# Start of Provided records

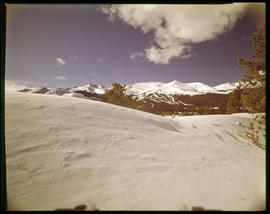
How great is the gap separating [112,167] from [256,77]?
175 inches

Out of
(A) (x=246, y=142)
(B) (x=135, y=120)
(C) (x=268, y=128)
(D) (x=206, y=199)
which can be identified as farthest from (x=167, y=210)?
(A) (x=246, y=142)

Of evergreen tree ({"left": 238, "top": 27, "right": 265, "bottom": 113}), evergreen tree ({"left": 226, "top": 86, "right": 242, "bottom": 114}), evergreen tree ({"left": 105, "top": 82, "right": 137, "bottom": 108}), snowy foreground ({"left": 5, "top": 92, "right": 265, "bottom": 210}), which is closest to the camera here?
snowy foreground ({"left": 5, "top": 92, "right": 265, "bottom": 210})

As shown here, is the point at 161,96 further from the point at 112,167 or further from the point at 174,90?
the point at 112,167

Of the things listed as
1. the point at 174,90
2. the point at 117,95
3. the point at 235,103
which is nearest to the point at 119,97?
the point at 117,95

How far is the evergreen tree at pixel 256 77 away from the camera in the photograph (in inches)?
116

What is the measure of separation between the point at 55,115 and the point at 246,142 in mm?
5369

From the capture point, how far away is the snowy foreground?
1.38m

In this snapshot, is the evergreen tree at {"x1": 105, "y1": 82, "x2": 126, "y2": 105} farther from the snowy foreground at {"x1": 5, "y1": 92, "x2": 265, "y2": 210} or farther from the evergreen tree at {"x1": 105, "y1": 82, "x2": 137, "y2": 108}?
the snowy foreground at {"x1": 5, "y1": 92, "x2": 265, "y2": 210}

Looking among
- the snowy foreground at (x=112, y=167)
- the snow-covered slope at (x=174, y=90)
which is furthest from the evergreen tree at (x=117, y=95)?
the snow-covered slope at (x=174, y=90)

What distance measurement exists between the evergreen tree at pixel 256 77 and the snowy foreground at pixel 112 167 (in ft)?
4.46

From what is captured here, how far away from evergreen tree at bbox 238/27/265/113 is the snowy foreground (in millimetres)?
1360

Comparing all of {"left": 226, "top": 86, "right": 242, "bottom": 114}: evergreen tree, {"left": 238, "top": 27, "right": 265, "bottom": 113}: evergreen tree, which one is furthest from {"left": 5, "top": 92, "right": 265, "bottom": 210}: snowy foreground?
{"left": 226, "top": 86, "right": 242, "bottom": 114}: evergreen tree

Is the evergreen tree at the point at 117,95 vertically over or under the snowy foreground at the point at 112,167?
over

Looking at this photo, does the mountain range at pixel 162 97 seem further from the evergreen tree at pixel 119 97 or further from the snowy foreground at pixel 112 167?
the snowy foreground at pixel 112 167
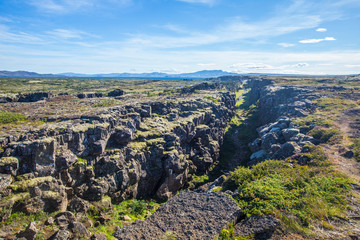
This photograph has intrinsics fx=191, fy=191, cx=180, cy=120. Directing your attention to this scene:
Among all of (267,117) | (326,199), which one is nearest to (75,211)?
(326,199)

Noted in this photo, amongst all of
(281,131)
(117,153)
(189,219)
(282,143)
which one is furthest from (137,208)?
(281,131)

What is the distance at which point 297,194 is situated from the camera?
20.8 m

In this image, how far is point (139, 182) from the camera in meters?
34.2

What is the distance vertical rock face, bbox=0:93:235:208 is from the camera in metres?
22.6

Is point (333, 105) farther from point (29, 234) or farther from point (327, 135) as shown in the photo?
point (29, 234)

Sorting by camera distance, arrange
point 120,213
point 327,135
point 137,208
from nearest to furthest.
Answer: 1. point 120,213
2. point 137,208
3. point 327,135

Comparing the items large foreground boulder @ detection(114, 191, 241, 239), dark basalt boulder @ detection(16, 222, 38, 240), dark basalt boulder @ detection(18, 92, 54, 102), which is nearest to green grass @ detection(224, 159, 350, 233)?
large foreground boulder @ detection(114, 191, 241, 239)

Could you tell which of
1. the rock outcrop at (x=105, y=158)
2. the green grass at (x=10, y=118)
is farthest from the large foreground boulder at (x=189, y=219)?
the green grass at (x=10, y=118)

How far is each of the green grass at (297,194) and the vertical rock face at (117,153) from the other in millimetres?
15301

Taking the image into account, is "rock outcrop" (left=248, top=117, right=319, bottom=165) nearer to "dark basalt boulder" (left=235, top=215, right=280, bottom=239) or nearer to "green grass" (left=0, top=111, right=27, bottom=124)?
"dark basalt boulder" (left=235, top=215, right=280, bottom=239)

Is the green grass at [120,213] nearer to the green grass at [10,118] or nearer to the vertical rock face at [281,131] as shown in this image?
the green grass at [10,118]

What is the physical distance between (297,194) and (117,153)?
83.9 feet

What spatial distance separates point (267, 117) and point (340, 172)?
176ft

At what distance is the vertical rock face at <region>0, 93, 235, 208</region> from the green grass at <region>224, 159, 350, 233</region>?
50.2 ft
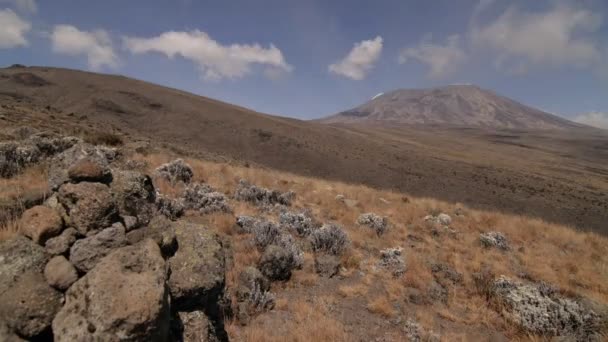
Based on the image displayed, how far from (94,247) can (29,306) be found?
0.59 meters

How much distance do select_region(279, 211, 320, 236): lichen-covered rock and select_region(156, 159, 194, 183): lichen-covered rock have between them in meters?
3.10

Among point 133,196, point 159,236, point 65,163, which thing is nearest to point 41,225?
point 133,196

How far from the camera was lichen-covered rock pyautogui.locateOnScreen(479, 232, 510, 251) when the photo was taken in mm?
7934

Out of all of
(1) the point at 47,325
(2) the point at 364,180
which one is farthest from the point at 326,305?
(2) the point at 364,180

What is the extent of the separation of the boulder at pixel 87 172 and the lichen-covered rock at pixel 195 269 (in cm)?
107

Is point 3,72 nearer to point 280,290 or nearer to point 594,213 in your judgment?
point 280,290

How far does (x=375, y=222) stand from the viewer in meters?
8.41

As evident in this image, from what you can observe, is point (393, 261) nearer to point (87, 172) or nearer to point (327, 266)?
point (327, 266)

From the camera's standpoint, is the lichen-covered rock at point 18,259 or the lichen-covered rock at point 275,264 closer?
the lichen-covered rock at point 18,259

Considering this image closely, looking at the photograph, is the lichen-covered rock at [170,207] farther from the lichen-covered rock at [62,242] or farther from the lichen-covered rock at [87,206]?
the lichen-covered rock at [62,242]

# End of Provided records
# Start of Provided records

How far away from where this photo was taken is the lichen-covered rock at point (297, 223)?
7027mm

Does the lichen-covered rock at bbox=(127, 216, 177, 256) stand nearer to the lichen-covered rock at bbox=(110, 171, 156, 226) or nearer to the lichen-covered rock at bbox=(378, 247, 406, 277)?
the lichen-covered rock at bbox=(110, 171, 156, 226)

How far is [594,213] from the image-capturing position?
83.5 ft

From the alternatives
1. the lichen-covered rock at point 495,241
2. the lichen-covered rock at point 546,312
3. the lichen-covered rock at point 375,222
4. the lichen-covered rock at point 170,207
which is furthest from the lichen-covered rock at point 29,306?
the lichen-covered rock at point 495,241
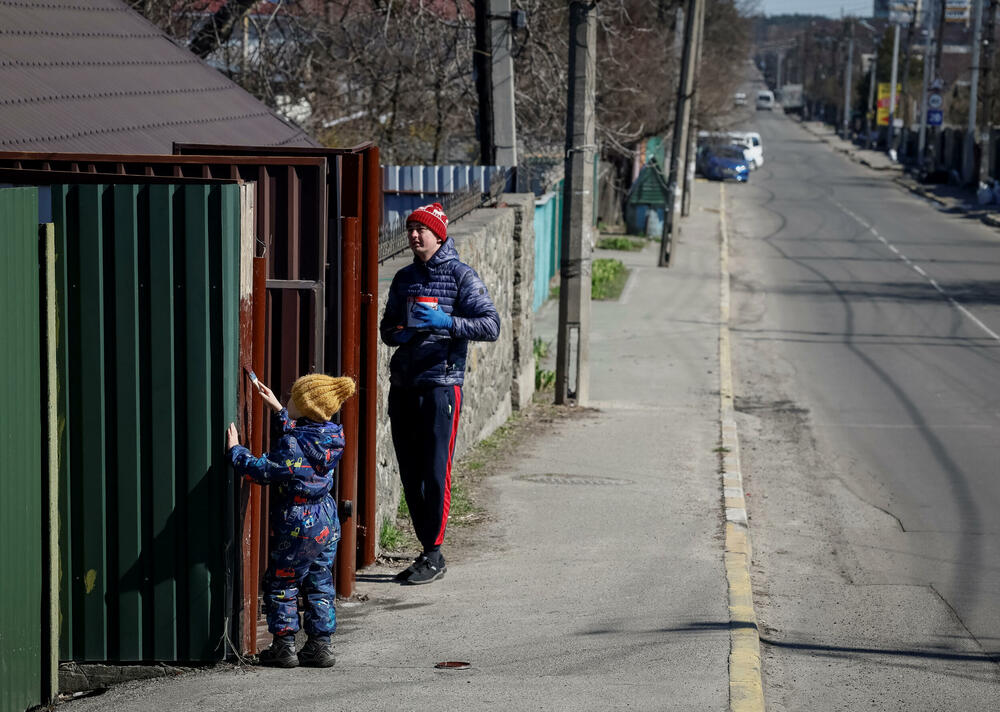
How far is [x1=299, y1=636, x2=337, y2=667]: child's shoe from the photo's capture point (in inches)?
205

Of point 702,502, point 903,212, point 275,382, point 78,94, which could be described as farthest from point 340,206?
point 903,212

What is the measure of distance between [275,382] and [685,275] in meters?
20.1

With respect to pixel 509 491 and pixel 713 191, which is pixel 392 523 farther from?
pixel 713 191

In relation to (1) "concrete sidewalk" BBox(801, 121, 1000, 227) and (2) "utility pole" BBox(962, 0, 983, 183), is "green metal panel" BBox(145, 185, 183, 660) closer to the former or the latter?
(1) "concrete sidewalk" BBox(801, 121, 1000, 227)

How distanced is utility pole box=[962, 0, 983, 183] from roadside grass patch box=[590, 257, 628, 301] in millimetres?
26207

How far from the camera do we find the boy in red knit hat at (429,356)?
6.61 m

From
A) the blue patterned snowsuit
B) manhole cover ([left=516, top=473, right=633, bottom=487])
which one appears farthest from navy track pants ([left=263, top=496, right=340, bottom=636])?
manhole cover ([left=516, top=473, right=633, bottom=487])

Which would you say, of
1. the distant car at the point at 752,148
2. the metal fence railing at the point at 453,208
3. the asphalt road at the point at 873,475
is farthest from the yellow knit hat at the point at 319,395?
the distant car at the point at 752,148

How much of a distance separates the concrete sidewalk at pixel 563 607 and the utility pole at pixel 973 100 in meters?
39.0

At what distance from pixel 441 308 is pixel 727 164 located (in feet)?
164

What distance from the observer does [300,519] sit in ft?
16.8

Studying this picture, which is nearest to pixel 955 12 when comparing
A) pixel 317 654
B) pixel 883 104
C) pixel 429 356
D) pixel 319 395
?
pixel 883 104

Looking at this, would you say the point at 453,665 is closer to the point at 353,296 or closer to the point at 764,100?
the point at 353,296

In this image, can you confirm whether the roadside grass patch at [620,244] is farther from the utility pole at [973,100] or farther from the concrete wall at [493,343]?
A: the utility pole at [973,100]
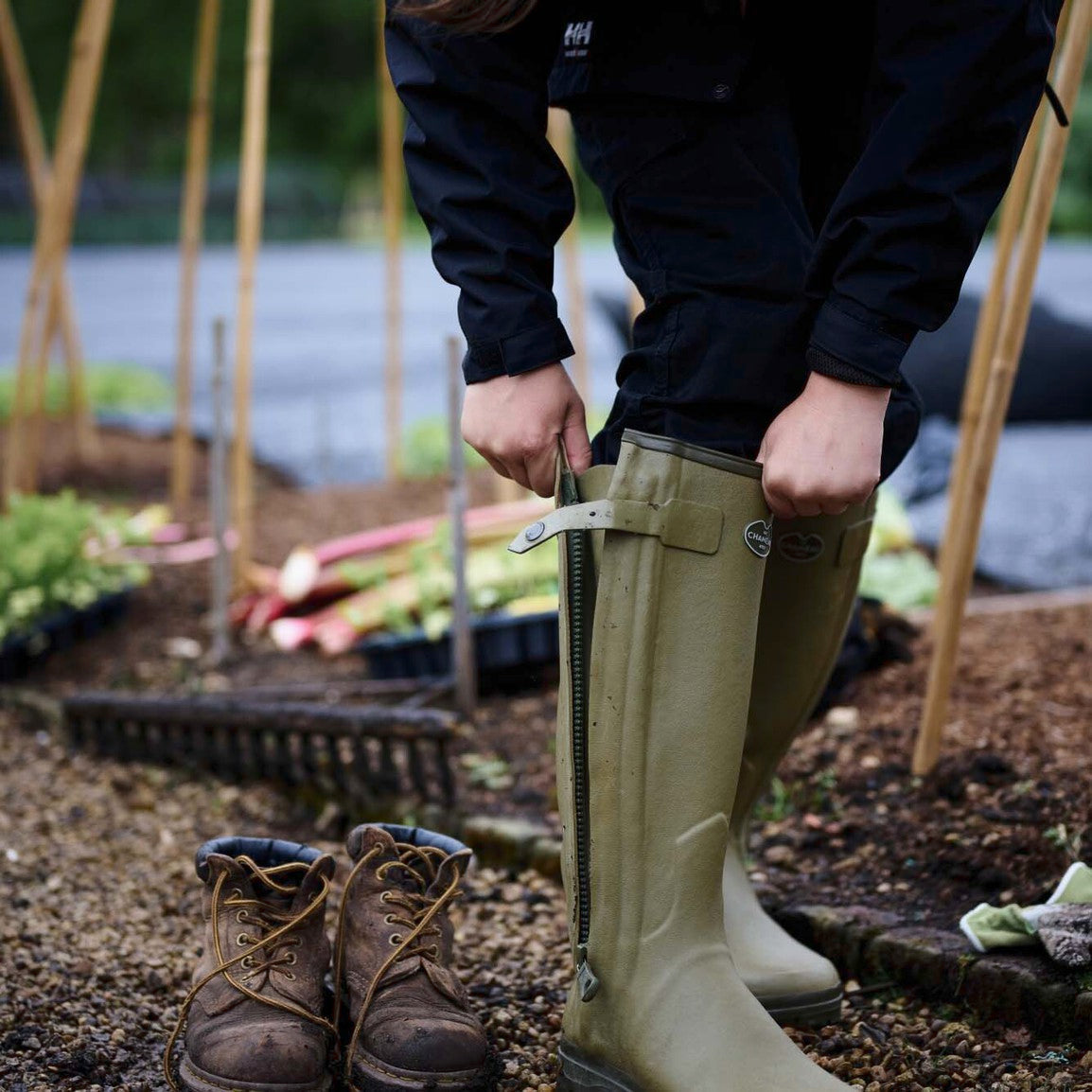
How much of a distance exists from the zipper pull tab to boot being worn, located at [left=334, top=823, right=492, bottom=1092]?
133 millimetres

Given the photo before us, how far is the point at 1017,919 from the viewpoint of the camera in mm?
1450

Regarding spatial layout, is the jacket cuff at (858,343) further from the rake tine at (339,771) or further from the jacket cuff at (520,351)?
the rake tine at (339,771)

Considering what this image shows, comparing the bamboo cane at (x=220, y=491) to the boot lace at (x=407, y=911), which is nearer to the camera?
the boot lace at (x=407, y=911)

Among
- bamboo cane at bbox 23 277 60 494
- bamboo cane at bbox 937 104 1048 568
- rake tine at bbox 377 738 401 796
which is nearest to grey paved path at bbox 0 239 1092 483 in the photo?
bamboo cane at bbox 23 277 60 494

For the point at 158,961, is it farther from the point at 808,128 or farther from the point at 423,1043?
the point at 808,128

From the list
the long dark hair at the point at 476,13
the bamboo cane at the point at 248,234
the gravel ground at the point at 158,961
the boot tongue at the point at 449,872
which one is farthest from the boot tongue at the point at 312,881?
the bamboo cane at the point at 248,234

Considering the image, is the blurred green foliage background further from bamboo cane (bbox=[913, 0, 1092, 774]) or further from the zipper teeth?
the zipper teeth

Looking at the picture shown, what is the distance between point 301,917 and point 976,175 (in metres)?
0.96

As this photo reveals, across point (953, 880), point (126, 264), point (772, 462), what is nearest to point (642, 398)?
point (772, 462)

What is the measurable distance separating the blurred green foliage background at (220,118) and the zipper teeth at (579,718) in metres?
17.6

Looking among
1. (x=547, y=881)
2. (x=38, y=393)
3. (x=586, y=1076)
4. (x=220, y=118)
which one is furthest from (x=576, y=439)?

# End of Provided records
# Start of Provided records

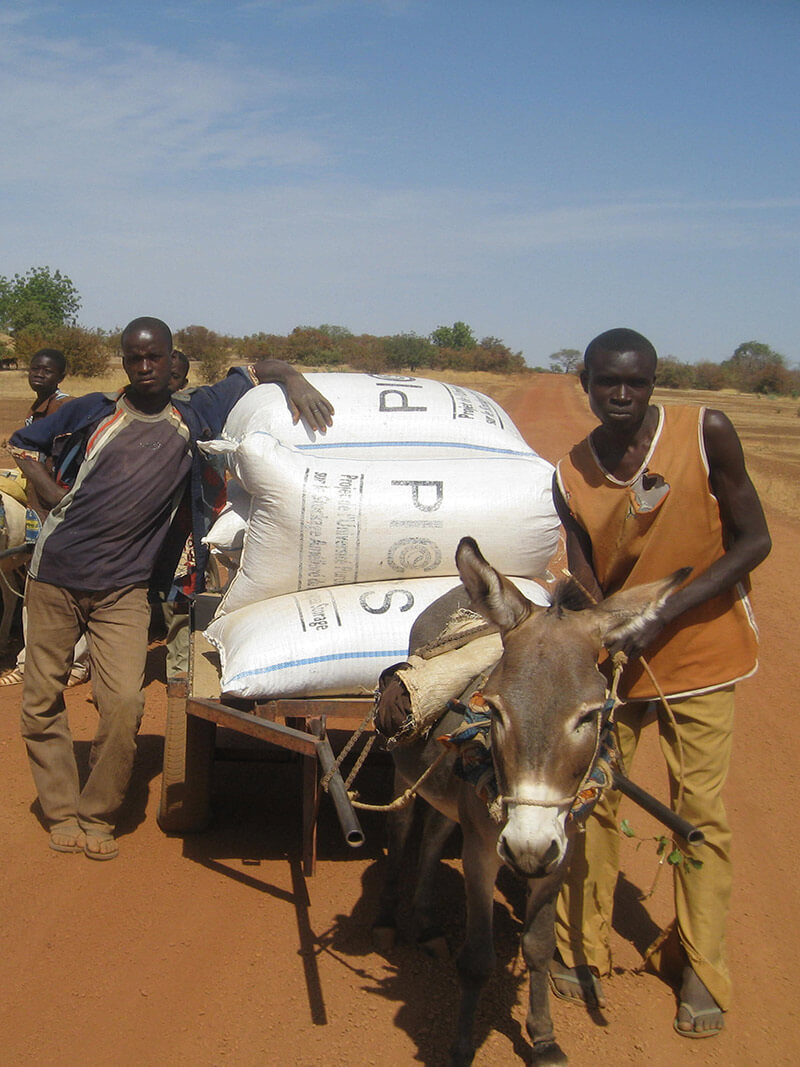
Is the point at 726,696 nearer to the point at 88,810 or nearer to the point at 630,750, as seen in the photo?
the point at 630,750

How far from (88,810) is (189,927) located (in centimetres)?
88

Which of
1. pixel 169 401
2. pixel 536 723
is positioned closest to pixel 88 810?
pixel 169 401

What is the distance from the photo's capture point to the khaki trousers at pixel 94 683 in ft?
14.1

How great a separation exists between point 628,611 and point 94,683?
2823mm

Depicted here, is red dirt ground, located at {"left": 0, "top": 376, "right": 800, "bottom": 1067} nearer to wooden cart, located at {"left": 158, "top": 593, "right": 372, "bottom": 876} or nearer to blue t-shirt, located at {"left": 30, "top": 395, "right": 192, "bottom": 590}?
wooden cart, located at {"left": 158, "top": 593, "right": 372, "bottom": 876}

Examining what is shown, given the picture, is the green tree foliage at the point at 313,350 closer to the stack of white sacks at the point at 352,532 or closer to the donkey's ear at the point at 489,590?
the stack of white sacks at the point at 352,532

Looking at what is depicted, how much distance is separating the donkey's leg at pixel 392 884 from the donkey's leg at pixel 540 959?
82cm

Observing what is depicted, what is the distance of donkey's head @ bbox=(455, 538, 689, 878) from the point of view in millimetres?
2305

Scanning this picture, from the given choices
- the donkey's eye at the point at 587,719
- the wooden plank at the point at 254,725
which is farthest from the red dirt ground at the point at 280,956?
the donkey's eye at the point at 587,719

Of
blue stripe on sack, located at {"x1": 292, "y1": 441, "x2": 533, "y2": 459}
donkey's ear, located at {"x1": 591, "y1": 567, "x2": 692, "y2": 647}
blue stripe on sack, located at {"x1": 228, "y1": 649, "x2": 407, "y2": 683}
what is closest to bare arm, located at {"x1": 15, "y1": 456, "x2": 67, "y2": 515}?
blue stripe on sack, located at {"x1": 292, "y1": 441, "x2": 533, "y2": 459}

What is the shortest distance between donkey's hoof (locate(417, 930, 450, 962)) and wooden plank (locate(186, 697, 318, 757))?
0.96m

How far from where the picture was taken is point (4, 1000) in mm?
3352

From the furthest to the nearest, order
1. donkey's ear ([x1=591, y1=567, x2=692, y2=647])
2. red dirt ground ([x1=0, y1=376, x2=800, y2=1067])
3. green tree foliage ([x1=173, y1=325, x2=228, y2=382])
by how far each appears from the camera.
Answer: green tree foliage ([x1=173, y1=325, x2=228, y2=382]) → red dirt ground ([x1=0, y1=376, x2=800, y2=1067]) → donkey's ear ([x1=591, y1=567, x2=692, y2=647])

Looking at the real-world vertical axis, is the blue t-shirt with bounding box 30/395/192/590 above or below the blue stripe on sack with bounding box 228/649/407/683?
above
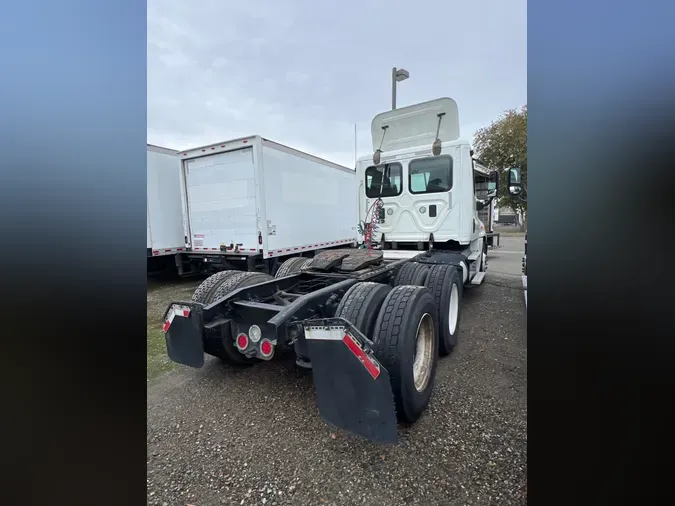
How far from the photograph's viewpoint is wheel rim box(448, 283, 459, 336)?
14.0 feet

# End of Provided records

▸ Brief: Copy out verbatim the rows above, from the line containing "How far from the camera do" up to and including the line containing "A: the utility pole at [973,100]".

▸ Task result:
How far from the camera do we find the boy in red knit hat at (429,356)?
6.61 m

From
A) the blue patterned snowsuit
B) manhole cover ([left=516, top=473, right=633, bottom=487])
which one appears farthest from navy track pants ([left=263, top=496, right=340, bottom=636])?
manhole cover ([left=516, top=473, right=633, bottom=487])

Which would you say, of
1. the distant car at the point at 752,148
2. the metal fence railing at the point at 453,208
3. the asphalt road at the point at 873,475
is farthest from the yellow knit hat at the point at 319,395?
the distant car at the point at 752,148

How much of a distance separates the concrete sidewalk at pixel 563 607 and the utility pole at pixel 973 100 in meters?
39.0

At what distance from pixel 441 308 is pixel 727 164 located (in feet)?
164

What distance from the observer does [300,519] sit in ft?
16.8

Studying this picture, which is nearest to pixel 955 12 when comparing
A) pixel 317 654
B) pixel 883 104
C) pixel 429 356
D) pixel 319 395
?
pixel 883 104

Looking at this, would you say the point at 453,665 is closer to the point at 353,296 or closer to the point at 764,100?
the point at 353,296

In this image, can you confirm whether the roadside grass patch at [620,244] is farther from the utility pole at [973,100] or farther from the concrete wall at [493,343]?
A: the utility pole at [973,100]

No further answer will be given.